◆ Rows from a spatial reasoning dataset ◆
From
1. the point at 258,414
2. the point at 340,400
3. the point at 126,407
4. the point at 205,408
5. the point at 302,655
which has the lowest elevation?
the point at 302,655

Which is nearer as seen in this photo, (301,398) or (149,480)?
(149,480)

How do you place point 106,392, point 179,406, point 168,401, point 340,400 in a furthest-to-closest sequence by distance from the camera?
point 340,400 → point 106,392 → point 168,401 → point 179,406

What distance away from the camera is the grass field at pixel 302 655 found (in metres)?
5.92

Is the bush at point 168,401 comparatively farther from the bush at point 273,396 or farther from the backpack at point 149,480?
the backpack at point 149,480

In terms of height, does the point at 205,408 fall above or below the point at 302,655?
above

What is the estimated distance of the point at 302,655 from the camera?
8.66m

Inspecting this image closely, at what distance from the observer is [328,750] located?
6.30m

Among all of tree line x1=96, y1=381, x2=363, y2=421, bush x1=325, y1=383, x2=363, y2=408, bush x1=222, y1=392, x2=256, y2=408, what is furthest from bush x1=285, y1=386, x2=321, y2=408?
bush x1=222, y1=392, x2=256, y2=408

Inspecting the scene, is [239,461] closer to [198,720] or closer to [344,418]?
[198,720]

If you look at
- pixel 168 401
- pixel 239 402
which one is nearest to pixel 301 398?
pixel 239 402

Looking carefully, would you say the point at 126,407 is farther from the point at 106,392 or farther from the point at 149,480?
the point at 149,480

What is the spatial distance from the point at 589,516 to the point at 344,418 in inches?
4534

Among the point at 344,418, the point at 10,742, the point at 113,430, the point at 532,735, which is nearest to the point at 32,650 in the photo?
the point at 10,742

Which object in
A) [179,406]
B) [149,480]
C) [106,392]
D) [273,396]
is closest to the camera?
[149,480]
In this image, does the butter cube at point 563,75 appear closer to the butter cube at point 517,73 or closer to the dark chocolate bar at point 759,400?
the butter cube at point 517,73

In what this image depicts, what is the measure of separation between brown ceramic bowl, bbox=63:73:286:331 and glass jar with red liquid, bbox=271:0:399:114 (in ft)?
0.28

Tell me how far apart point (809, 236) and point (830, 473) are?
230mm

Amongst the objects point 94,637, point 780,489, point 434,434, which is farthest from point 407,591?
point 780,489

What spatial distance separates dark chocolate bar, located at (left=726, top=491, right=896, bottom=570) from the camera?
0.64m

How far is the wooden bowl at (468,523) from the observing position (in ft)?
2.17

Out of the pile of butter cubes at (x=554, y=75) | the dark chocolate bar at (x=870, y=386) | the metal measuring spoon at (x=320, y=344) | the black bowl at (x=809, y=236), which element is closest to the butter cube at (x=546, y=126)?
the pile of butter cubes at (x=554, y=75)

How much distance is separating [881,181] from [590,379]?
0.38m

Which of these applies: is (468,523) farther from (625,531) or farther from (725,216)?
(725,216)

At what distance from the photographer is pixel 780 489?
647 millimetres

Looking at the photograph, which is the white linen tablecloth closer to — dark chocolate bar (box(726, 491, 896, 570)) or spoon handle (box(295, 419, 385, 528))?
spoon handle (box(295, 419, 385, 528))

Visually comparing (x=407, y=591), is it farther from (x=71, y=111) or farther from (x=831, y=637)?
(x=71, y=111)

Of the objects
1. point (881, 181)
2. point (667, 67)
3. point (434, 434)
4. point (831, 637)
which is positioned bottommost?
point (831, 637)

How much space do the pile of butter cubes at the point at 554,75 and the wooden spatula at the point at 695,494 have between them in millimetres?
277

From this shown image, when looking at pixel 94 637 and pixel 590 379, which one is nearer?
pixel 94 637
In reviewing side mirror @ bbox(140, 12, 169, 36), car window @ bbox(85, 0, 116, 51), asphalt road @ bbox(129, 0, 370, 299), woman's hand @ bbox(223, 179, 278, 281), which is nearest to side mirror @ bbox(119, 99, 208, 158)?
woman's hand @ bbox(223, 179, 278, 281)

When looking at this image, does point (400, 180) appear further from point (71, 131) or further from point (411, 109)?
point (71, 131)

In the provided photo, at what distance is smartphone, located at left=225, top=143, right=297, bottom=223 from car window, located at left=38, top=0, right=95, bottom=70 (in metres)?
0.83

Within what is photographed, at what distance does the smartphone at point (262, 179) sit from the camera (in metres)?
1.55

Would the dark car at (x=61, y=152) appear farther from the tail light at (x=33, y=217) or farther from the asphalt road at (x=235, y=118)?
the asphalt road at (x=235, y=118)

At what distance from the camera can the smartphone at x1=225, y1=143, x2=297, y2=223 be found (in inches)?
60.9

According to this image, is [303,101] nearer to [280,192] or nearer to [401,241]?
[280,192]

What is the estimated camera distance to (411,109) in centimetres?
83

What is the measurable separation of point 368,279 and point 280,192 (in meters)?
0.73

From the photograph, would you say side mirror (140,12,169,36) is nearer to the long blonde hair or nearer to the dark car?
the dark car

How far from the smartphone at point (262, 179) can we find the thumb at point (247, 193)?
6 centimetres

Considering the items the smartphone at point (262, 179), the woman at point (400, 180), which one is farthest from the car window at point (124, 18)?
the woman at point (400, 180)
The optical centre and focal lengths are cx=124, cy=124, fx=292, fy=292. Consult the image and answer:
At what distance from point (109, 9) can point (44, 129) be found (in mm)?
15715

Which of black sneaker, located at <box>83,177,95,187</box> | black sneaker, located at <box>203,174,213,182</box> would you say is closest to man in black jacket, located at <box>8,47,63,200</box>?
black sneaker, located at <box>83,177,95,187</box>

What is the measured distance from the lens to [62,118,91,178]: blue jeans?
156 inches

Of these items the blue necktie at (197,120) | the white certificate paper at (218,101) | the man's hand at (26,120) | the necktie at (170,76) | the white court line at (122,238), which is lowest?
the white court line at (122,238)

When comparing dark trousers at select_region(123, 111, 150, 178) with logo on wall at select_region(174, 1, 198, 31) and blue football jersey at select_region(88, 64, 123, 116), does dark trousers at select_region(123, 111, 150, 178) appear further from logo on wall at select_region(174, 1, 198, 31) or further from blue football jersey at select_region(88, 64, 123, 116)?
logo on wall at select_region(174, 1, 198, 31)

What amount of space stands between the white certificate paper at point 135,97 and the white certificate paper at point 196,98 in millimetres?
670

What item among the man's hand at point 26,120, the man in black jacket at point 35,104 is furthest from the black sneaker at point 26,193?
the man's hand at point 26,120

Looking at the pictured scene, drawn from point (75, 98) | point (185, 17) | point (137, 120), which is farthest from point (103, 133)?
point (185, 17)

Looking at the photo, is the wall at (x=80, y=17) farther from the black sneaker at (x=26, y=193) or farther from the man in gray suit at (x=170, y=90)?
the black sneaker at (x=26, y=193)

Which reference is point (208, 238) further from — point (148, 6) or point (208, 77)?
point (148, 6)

◆ REQUIRED WORK ◆
Copy all of the data above verbatim.

◆ CORRECT ANSWER ◆
From
1. the point at 258,414
2. the point at 340,400
3. the point at 126,407
4. the point at 205,408
5. the point at 302,655
which has the lowest elevation?
the point at 302,655

Which is nearer as seen in this photo, (301,398) or (149,480)?
(149,480)

How do you place point 106,392, point 179,406, point 168,401, point 340,400 in a furthest-to-closest sequence by distance from the camera?
point 340,400 → point 106,392 → point 168,401 → point 179,406

What distance away from the camera is the grass field at pixel 302 655 found (in metres)?
5.92

Is the bush at point 168,401 comparatively farther from the bush at point 273,396 or farther from the backpack at point 149,480?
the backpack at point 149,480

In terms of height, does the point at 205,408 fall above or below the point at 302,655?
above

What is the estimated distance of the point at 302,655 from the camera?
8.66m

Inspecting this image closely, at what distance from the observer is [328,750] located?
6.30m

Among all of tree line x1=96, y1=381, x2=363, y2=421, bush x1=325, y1=383, x2=363, y2=408, bush x1=222, y1=392, x2=256, y2=408, what is furthest from bush x1=285, y1=386, x2=321, y2=408?
bush x1=222, y1=392, x2=256, y2=408

Inspecting the scene, is [239,461] closer to [198,720] or closer to [344,418]?
[198,720]

If you look at
- pixel 168 401
- pixel 239 402
which one is nearest to pixel 301 398?
pixel 239 402

Looking carefully, would you say the point at 126,407 is farther from the point at 106,392 or farther from the point at 149,480?
the point at 149,480

What is the spatial distance from the point at 589,516 to the point at 344,418 in inches?
4534

Among the point at 344,418, the point at 10,742, the point at 113,430, the point at 532,735, which is nearest to the point at 32,650 in the photo?
the point at 10,742

Which object in
A) [179,406]
B) [149,480]
C) [106,392]
D) [273,396]
is closest to the camera?
[149,480]
In this image, does the butter cube at point 563,75 appear closer to the butter cube at point 517,73 or closer to the dark chocolate bar at point 759,400?
the butter cube at point 517,73

In what this image depicts, what is the measure of separation between brown ceramic bowl, bbox=63:73:286:331 and glass jar with red liquid, bbox=271:0:399:114 (in ft)?
0.28

Tell me how far apart point (809, 236) and point (830, 473) are?
230mm

Amongst the objects point 94,637, point 780,489, point 434,434, which is farthest from point 407,591?
point 780,489

What spatial distance separates dark chocolate bar, located at (left=726, top=491, right=896, bottom=570) from the camera?
0.64m

How far is the wooden bowl at (468,523) from the observing position (in ft)?
2.17

Out of the pile of butter cubes at (x=554, y=75) | the dark chocolate bar at (x=870, y=386) | the metal measuring spoon at (x=320, y=344) | the black bowl at (x=809, y=236), which element is closest to the butter cube at (x=546, y=126)?
the pile of butter cubes at (x=554, y=75)

How much distance is separating [881,181] from [590,379]?
0.38m

Which of these applies: is (468,523) farther from (625,531) or farther from (725,216)?
(725,216)

At what distance from the photographer is pixel 780 489?
647 millimetres

Looking at the photograph, which is the white linen tablecloth closer to — dark chocolate bar (box(726, 491, 896, 570)) or spoon handle (box(295, 419, 385, 528))?
spoon handle (box(295, 419, 385, 528))

Visually comparing (x=407, y=591), is it farther from (x=71, y=111) or farther from (x=831, y=637)?
(x=71, y=111)

Of the objects
1. point (881, 181)
2. point (667, 67)
3. point (434, 434)
4. point (831, 637)
which is positioned bottommost?
point (831, 637)

How much space do the pile of butter cubes at the point at 554,75 and the wooden spatula at the point at 695,494 have between them in millimetres?
277

From this shown image, when looking at pixel 94 637 and pixel 590 379, which one is nearer?
pixel 94 637
In reviewing side mirror @ bbox(140, 12, 169, 36), car window @ bbox(85, 0, 116, 51), asphalt road @ bbox(129, 0, 370, 299), woman's hand @ bbox(223, 179, 278, 281), which is nearest to side mirror @ bbox(119, 99, 208, 158)?
woman's hand @ bbox(223, 179, 278, 281)

When looking at this image, does point (400, 180) appear further from point (71, 131) or further from point (411, 109)?
point (71, 131)

In the provided photo, at what distance is smartphone, located at left=225, top=143, right=297, bottom=223 from car window, located at left=38, top=0, right=95, bottom=70 (in metres)?
0.83

Within what is photographed, at what distance does the smartphone at point (262, 179) sit from the camera (in metres)?
1.55

Would the dark car at (x=61, y=152) appear farther from the tail light at (x=33, y=217) or farther from the asphalt road at (x=235, y=118)?
the asphalt road at (x=235, y=118)

At what distance from the camera can the smartphone at x1=225, y1=143, x2=297, y2=223 be found (in inches)?
60.9

According to this image, is [303,101] nearer to [280,192] or nearer to [401,241]?
[280,192]

What is the estimated camera distance to (411,109) in centimetres?
83

What is the measurable separation of point 368,279 and point 280,192 (in meters)?
0.73

From the photograph, would you say side mirror (140,12,169,36) is nearer to the long blonde hair or nearer to the dark car?
the dark car

How far from the smartphone at point (262, 179) can we find the thumb at point (247, 193)?
6 centimetres

Considering the items the smartphone at point (262, 179), the woman at point (400, 180), which one is farthest from the car window at point (124, 18)?
the woman at point (400, 180)
The optical centre and focal lengths are cx=124, cy=124, fx=292, fy=292. Consult the image and answer:
At what distance from point (109, 9) can point (44, 129) be found (in mm)?
15715

Which of black sneaker, located at <box>83,177,95,187</box> | black sneaker, located at <box>203,174,213,182</box> would you say is closest to man in black jacket, located at <box>8,47,63,200</box>?
black sneaker, located at <box>83,177,95,187</box>

What is the measured distance from the lens to [62,118,91,178]: blue jeans?
156 inches

Of these items the blue necktie at (197,120) | the white certificate paper at (218,101) | the man's hand at (26,120) | the necktie at (170,76) | the white court line at (122,238), which is lowest?
the white court line at (122,238)

When comparing dark trousers at select_region(123, 111, 150, 178) with logo on wall at select_region(174, 1, 198, 31) and blue football jersey at select_region(88, 64, 123, 116), does dark trousers at select_region(123, 111, 150, 178) appear further from logo on wall at select_region(174, 1, 198, 31) or further from blue football jersey at select_region(88, 64, 123, 116)?
logo on wall at select_region(174, 1, 198, 31)

What amount of space stands between the white certificate paper at point 135,97 and the white certificate paper at point 196,98 in millimetres?
670

What item among the man's hand at point 26,120, the man in black jacket at point 35,104 is furthest from the black sneaker at point 26,193?
the man's hand at point 26,120

Looking at the pictured scene, drawn from point (75, 98) | point (185, 17) | point (137, 120), which is farthest from point (103, 133)?
point (185, 17)

Looking at the photo, is the wall at (x=80, y=17) farther from the black sneaker at (x=26, y=193) or farther from the man in gray suit at (x=170, y=90)?
the black sneaker at (x=26, y=193)

Which reference is point (208, 238) further from — point (148, 6) or point (208, 77)?
point (148, 6)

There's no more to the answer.